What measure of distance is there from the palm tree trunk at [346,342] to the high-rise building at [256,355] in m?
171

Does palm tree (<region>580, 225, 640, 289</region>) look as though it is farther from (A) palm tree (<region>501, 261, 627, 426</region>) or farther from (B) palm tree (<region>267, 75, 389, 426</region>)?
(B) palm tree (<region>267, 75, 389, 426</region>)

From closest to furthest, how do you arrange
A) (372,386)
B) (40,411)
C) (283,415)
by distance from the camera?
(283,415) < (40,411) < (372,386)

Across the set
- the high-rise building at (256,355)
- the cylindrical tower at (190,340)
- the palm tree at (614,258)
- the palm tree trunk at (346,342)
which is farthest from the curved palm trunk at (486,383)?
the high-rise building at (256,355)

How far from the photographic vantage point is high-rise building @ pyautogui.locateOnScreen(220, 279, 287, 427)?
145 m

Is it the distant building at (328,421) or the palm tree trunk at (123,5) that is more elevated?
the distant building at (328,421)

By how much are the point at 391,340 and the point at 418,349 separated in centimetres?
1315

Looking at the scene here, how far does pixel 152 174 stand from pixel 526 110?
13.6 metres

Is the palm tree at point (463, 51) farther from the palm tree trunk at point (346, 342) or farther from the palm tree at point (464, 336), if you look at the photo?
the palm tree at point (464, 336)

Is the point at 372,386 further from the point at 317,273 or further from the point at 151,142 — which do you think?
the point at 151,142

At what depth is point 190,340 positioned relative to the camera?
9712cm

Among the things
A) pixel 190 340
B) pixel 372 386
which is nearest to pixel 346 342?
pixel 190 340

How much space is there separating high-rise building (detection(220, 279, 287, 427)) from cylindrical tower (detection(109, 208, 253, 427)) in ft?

————————

Can you rename "cylindrical tower" to "round tower" in the material from the line containing "Looking at the" through the end, inclusive, leaving everything else unchanged?

Looking at the scene here, how far does pixel 152 174 stand from pixel 526 110?
13.6 metres

Is the palm tree at point (463, 51) farther from the palm tree trunk at point (346, 342) or farther from the palm tree at point (464, 336), if you look at the photo?
the palm tree at point (464, 336)

Is the point at 372,386 further from the point at 317,273 or further from the point at 151,142 — which do you think?
the point at 151,142

At what depth is point 190,340 positioned relative to the camera?
9712cm

Among the things
A) pixel 190 340
B) pixel 372 386
which is nearest to pixel 346 342?
pixel 190 340

How much space is there separating high-rise building (detection(220, 279, 287, 427)) from round tower (detection(109, 208, 253, 427)) in ft?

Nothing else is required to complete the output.